Les verres actuels prennent en compte tous les paramètres de la vision et
couvrent de plus en plus de besoins spécifiques.
En
1959, est-ce que vous vous seriez déjà imaginé monter des verres progressifs
dans des montures top-tendance?
Mon
but premier à toujours été celui de permettre aux presbytes de voir plus confortablement. Grâce à l’excellente
évolution des verres progressifs, il est tout à fait possible de combiner une
vision moderne et un look moderne. Les verres progressifs et les montures de
designers vont très bien ensemble. Tous le deux expriment parfaitement l’esprit
de notre époque.
Portrait:Bernard Maitenaz - De l’ingénieur en génie mécanique au Directeur
Général d’Essilor
Bernard
Maitenaz - L’inventeur du verre progressif et son produit.
Que
Bernard Maitenaz aiderait avec l’invention des verres progressifs des millions
de personnes à mieux voir le monde est le fruit du hasard. Née en 1926 à
Joinville dans la région parisienne, il poursuit d’abord des études en génie
mécanique. Ayant terminé ses études un an plus tôt que prévu, il complète son
cursus par une année supplémentaire à la haute école d’optique. Ce sont
essentiellement ses études d’ingénieur, dit-il plus tard, qui lui ont permis,
contre tout scepticisme d’inventer les verres progressifs. Pour lui, la recette
d’une invention réussie réside, en plus des ressources et d’un peu de chance,
avant tout dans le travail.
Bernard
Maitenaz pouvait compter sur le soutien de son employeur Essel. L’ingénieur
peut se vanter d’une carrière resplendissante au sein du groupe Essilor, issu
de la fusion des deux concurrents Essel et Silor en 1972. Embauché en 1948 en
tant qu’ingénieur, il gravit en trois ans les échelons et devient responsable du
centre de développement.
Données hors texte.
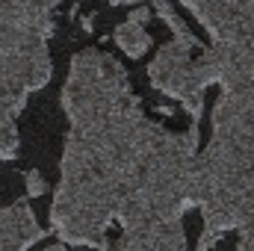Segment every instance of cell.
<instances>
[{
    "instance_id": "6da1fadb",
    "label": "cell",
    "mask_w": 254,
    "mask_h": 251,
    "mask_svg": "<svg viewBox=\"0 0 254 251\" xmlns=\"http://www.w3.org/2000/svg\"><path fill=\"white\" fill-rule=\"evenodd\" d=\"M68 116L51 228L77 249L187 251L198 125L184 133L145 116L116 57L86 48L63 86Z\"/></svg>"
},
{
    "instance_id": "7a4b0ae2",
    "label": "cell",
    "mask_w": 254,
    "mask_h": 251,
    "mask_svg": "<svg viewBox=\"0 0 254 251\" xmlns=\"http://www.w3.org/2000/svg\"><path fill=\"white\" fill-rule=\"evenodd\" d=\"M195 207L201 237L195 251H210L228 231H240L237 251H254V104L219 95L213 133L198 157Z\"/></svg>"
},
{
    "instance_id": "3957f363",
    "label": "cell",
    "mask_w": 254,
    "mask_h": 251,
    "mask_svg": "<svg viewBox=\"0 0 254 251\" xmlns=\"http://www.w3.org/2000/svg\"><path fill=\"white\" fill-rule=\"evenodd\" d=\"M60 0H0V160H15L27 98L48 86L54 9Z\"/></svg>"
},
{
    "instance_id": "277c9868",
    "label": "cell",
    "mask_w": 254,
    "mask_h": 251,
    "mask_svg": "<svg viewBox=\"0 0 254 251\" xmlns=\"http://www.w3.org/2000/svg\"><path fill=\"white\" fill-rule=\"evenodd\" d=\"M204 24L213 45L195 54L204 86L254 104V0H181Z\"/></svg>"
},
{
    "instance_id": "5b68a950",
    "label": "cell",
    "mask_w": 254,
    "mask_h": 251,
    "mask_svg": "<svg viewBox=\"0 0 254 251\" xmlns=\"http://www.w3.org/2000/svg\"><path fill=\"white\" fill-rule=\"evenodd\" d=\"M201 48H190L184 42H169L160 48V54L154 57V63L148 65V80L151 86L166 95V98H175L190 122L201 125V113H204V92L207 86L201 83L198 77V65H195V54Z\"/></svg>"
},
{
    "instance_id": "8992f818",
    "label": "cell",
    "mask_w": 254,
    "mask_h": 251,
    "mask_svg": "<svg viewBox=\"0 0 254 251\" xmlns=\"http://www.w3.org/2000/svg\"><path fill=\"white\" fill-rule=\"evenodd\" d=\"M45 234H48V228L39 225V219L27 201L0 207V251H27L30 246L42 243Z\"/></svg>"
},
{
    "instance_id": "52a82bcc",
    "label": "cell",
    "mask_w": 254,
    "mask_h": 251,
    "mask_svg": "<svg viewBox=\"0 0 254 251\" xmlns=\"http://www.w3.org/2000/svg\"><path fill=\"white\" fill-rule=\"evenodd\" d=\"M113 39H116V45L125 51L130 60L145 57L148 48H151V36H148L145 24H136V21H125V24H119L116 33H113Z\"/></svg>"
},
{
    "instance_id": "ba28073f",
    "label": "cell",
    "mask_w": 254,
    "mask_h": 251,
    "mask_svg": "<svg viewBox=\"0 0 254 251\" xmlns=\"http://www.w3.org/2000/svg\"><path fill=\"white\" fill-rule=\"evenodd\" d=\"M151 6H154V12L160 15V21L172 30L175 42H184V45H190V48H204V45L198 42V36H195L190 27H187V21L175 12V6H172L169 0H151Z\"/></svg>"
},
{
    "instance_id": "9c48e42d",
    "label": "cell",
    "mask_w": 254,
    "mask_h": 251,
    "mask_svg": "<svg viewBox=\"0 0 254 251\" xmlns=\"http://www.w3.org/2000/svg\"><path fill=\"white\" fill-rule=\"evenodd\" d=\"M24 181H27V195H30V198H42V195L48 192V181H45L42 172H36V169L24 172Z\"/></svg>"
},
{
    "instance_id": "30bf717a",
    "label": "cell",
    "mask_w": 254,
    "mask_h": 251,
    "mask_svg": "<svg viewBox=\"0 0 254 251\" xmlns=\"http://www.w3.org/2000/svg\"><path fill=\"white\" fill-rule=\"evenodd\" d=\"M127 21H136V24H148V21H151V9H148V6H136V9L127 15Z\"/></svg>"
},
{
    "instance_id": "8fae6325",
    "label": "cell",
    "mask_w": 254,
    "mask_h": 251,
    "mask_svg": "<svg viewBox=\"0 0 254 251\" xmlns=\"http://www.w3.org/2000/svg\"><path fill=\"white\" fill-rule=\"evenodd\" d=\"M80 27H83L86 33H92V18H89V15H83V18H80Z\"/></svg>"
},
{
    "instance_id": "7c38bea8",
    "label": "cell",
    "mask_w": 254,
    "mask_h": 251,
    "mask_svg": "<svg viewBox=\"0 0 254 251\" xmlns=\"http://www.w3.org/2000/svg\"><path fill=\"white\" fill-rule=\"evenodd\" d=\"M113 6H125V3H142V0H110Z\"/></svg>"
},
{
    "instance_id": "4fadbf2b",
    "label": "cell",
    "mask_w": 254,
    "mask_h": 251,
    "mask_svg": "<svg viewBox=\"0 0 254 251\" xmlns=\"http://www.w3.org/2000/svg\"><path fill=\"white\" fill-rule=\"evenodd\" d=\"M48 251H65V249H63V246H51Z\"/></svg>"
},
{
    "instance_id": "5bb4252c",
    "label": "cell",
    "mask_w": 254,
    "mask_h": 251,
    "mask_svg": "<svg viewBox=\"0 0 254 251\" xmlns=\"http://www.w3.org/2000/svg\"><path fill=\"white\" fill-rule=\"evenodd\" d=\"M77 251H83V249H77Z\"/></svg>"
}]
</instances>
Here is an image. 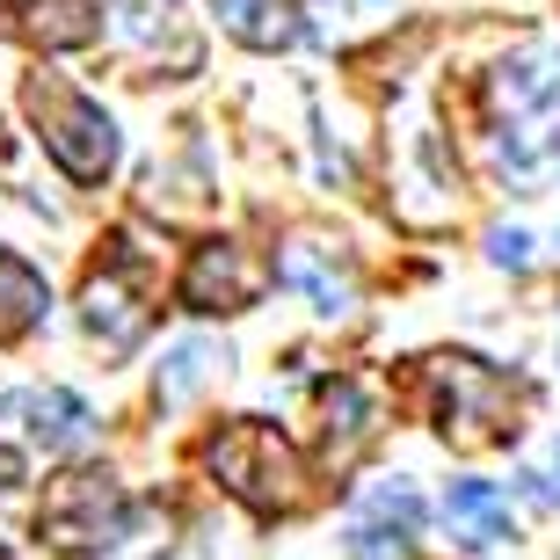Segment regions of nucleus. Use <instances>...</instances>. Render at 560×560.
I'll return each instance as SVG.
<instances>
[{
  "instance_id": "12",
  "label": "nucleus",
  "mask_w": 560,
  "mask_h": 560,
  "mask_svg": "<svg viewBox=\"0 0 560 560\" xmlns=\"http://www.w3.org/2000/svg\"><path fill=\"white\" fill-rule=\"evenodd\" d=\"M270 277H284L291 291H306L313 313H328V320H335V313H350V299H357L350 277L328 262V248H320V241H291L284 262H270Z\"/></svg>"
},
{
  "instance_id": "14",
  "label": "nucleus",
  "mask_w": 560,
  "mask_h": 560,
  "mask_svg": "<svg viewBox=\"0 0 560 560\" xmlns=\"http://www.w3.org/2000/svg\"><path fill=\"white\" fill-rule=\"evenodd\" d=\"M44 306H51V284H44L22 255L0 248V342H22V335L44 320Z\"/></svg>"
},
{
  "instance_id": "4",
  "label": "nucleus",
  "mask_w": 560,
  "mask_h": 560,
  "mask_svg": "<svg viewBox=\"0 0 560 560\" xmlns=\"http://www.w3.org/2000/svg\"><path fill=\"white\" fill-rule=\"evenodd\" d=\"M430 386H436V422L458 452H480V444H502L517 430L524 386L480 357H430Z\"/></svg>"
},
{
  "instance_id": "2",
  "label": "nucleus",
  "mask_w": 560,
  "mask_h": 560,
  "mask_svg": "<svg viewBox=\"0 0 560 560\" xmlns=\"http://www.w3.org/2000/svg\"><path fill=\"white\" fill-rule=\"evenodd\" d=\"M205 466L233 502H248L255 517H284V510L306 502V474H299L291 444L270 430V422H226V430L211 436Z\"/></svg>"
},
{
  "instance_id": "13",
  "label": "nucleus",
  "mask_w": 560,
  "mask_h": 560,
  "mask_svg": "<svg viewBox=\"0 0 560 560\" xmlns=\"http://www.w3.org/2000/svg\"><path fill=\"white\" fill-rule=\"evenodd\" d=\"M211 15L248 51H284L299 37V0H211Z\"/></svg>"
},
{
  "instance_id": "7",
  "label": "nucleus",
  "mask_w": 560,
  "mask_h": 560,
  "mask_svg": "<svg viewBox=\"0 0 560 560\" xmlns=\"http://www.w3.org/2000/svg\"><path fill=\"white\" fill-rule=\"evenodd\" d=\"M422 532V495L416 480H378L350 517V560H408Z\"/></svg>"
},
{
  "instance_id": "11",
  "label": "nucleus",
  "mask_w": 560,
  "mask_h": 560,
  "mask_svg": "<svg viewBox=\"0 0 560 560\" xmlns=\"http://www.w3.org/2000/svg\"><path fill=\"white\" fill-rule=\"evenodd\" d=\"M364 444H372V394L357 378H335L328 394H320V458L350 466Z\"/></svg>"
},
{
  "instance_id": "20",
  "label": "nucleus",
  "mask_w": 560,
  "mask_h": 560,
  "mask_svg": "<svg viewBox=\"0 0 560 560\" xmlns=\"http://www.w3.org/2000/svg\"><path fill=\"white\" fill-rule=\"evenodd\" d=\"M553 495H560V488H553Z\"/></svg>"
},
{
  "instance_id": "17",
  "label": "nucleus",
  "mask_w": 560,
  "mask_h": 560,
  "mask_svg": "<svg viewBox=\"0 0 560 560\" xmlns=\"http://www.w3.org/2000/svg\"><path fill=\"white\" fill-rule=\"evenodd\" d=\"M211 364H219V357H211V350H205V342H183V350L167 357V378H161V400H167V408H175V400H189V394H197V386H205V378H211Z\"/></svg>"
},
{
  "instance_id": "6",
  "label": "nucleus",
  "mask_w": 560,
  "mask_h": 560,
  "mask_svg": "<svg viewBox=\"0 0 560 560\" xmlns=\"http://www.w3.org/2000/svg\"><path fill=\"white\" fill-rule=\"evenodd\" d=\"M270 291V262L248 241H205L197 262L183 270V306L189 313H241Z\"/></svg>"
},
{
  "instance_id": "15",
  "label": "nucleus",
  "mask_w": 560,
  "mask_h": 560,
  "mask_svg": "<svg viewBox=\"0 0 560 560\" xmlns=\"http://www.w3.org/2000/svg\"><path fill=\"white\" fill-rule=\"evenodd\" d=\"M117 30H125L139 51H161V44H167V59H175V66H197V37L175 22L167 0H117Z\"/></svg>"
},
{
  "instance_id": "1",
  "label": "nucleus",
  "mask_w": 560,
  "mask_h": 560,
  "mask_svg": "<svg viewBox=\"0 0 560 560\" xmlns=\"http://www.w3.org/2000/svg\"><path fill=\"white\" fill-rule=\"evenodd\" d=\"M495 103V167L510 183H546L560 167V59L553 51H524L495 73L488 88Z\"/></svg>"
},
{
  "instance_id": "5",
  "label": "nucleus",
  "mask_w": 560,
  "mask_h": 560,
  "mask_svg": "<svg viewBox=\"0 0 560 560\" xmlns=\"http://www.w3.org/2000/svg\"><path fill=\"white\" fill-rule=\"evenodd\" d=\"M37 532H44V546H59V553H109V546L131 532V502L109 474L81 466V474H59L44 488Z\"/></svg>"
},
{
  "instance_id": "16",
  "label": "nucleus",
  "mask_w": 560,
  "mask_h": 560,
  "mask_svg": "<svg viewBox=\"0 0 560 560\" xmlns=\"http://www.w3.org/2000/svg\"><path fill=\"white\" fill-rule=\"evenodd\" d=\"M30 30H37V44H51V51H73V44H88L103 30V0H37Z\"/></svg>"
},
{
  "instance_id": "3",
  "label": "nucleus",
  "mask_w": 560,
  "mask_h": 560,
  "mask_svg": "<svg viewBox=\"0 0 560 560\" xmlns=\"http://www.w3.org/2000/svg\"><path fill=\"white\" fill-rule=\"evenodd\" d=\"M22 109H30L44 153H51L73 183H103L109 175V161H117V125L88 103L81 88H66L59 73H30V81H22Z\"/></svg>"
},
{
  "instance_id": "18",
  "label": "nucleus",
  "mask_w": 560,
  "mask_h": 560,
  "mask_svg": "<svg viewBox=\"0 0 560 560\" xmlns=\"http://www.w3.org/2000/svg\"><path fill=\"white\" fill-rule=\"evenodd\" d=\"M488 255H495L502 270H524V262H532V241H524V233H495V241H488Z\"/></svg>"
},
{
  "instance_id": "10",
  "label": "nucleus",
  "mask_w": 560,
  "mask_h": 560,
  "mask_svg": "<svg viewBox=\"0 0 560 560\" xmlns=\"http://www.w3.org/2000/svg\"><path fill=\"white\" fill-rule=\"evenodd\" d=\"M444 524L458 546H502L510 539V495L495 480H452L444 488Z\"/></svg>"
},
{
  "instance_id": "8",
  "label": "nucleus",
  "mask_w": 560,
  "mask_h": 560,
  "mask_svg": "<svg viewBox=\"0 0 560 560\" xmlns=\"http://www.w3.org/2000/svg\"><path fill=\"white\" fill-rule=\"evenodd\" d=\"M0 422H15L22 444H37V452H81L88 436H95V416H88L81 394H66V386H30L0 408Z\"/></svg>"
},
{
  "instance_id": "9",
  "label": "nucleus",
  "mask_w": 560,
  "mask_h": 560,
  "mask_svg": "<svg viewBox=\"0 0 560 560\" xmlns=\"http://www.w3.org/2000/svg\"><path fill=\"white\" fill-rule=\"evenodd\" d=\"M81 328L95 335L103 350H131V342L145 335V291L131 284L125 262H109V270L88 277V291H81Z\"/></svg>"
},
{
  "instance_id": "19",
  "label": "nucleus",
  "mask_w": 560,
  "mask_h": 560,
  "mask_svg": "<svg viewBox=\"0 0 560 560\" xmlns=\"http://www.w3.org/2000/svg\"><path fill=\"white\" fill-rule=\"evenodd\" d=\"M8 8H15V0H0V15H8Z\"/></svg>"
}]
</instances>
En 1953, il est promu à la position de directeur
technique; dès 1972, il est responsable du service recherche et développement.
En 1980, Bernard Maitenaz atteint le sommet de sa carrière: en tant que
Directeur Général du groupe il fait d’Essilor le leader mondial. Depuis son
départ à la retraite en 1991, il continue à participer au développement des
verres Varilux avec de précieux conseils.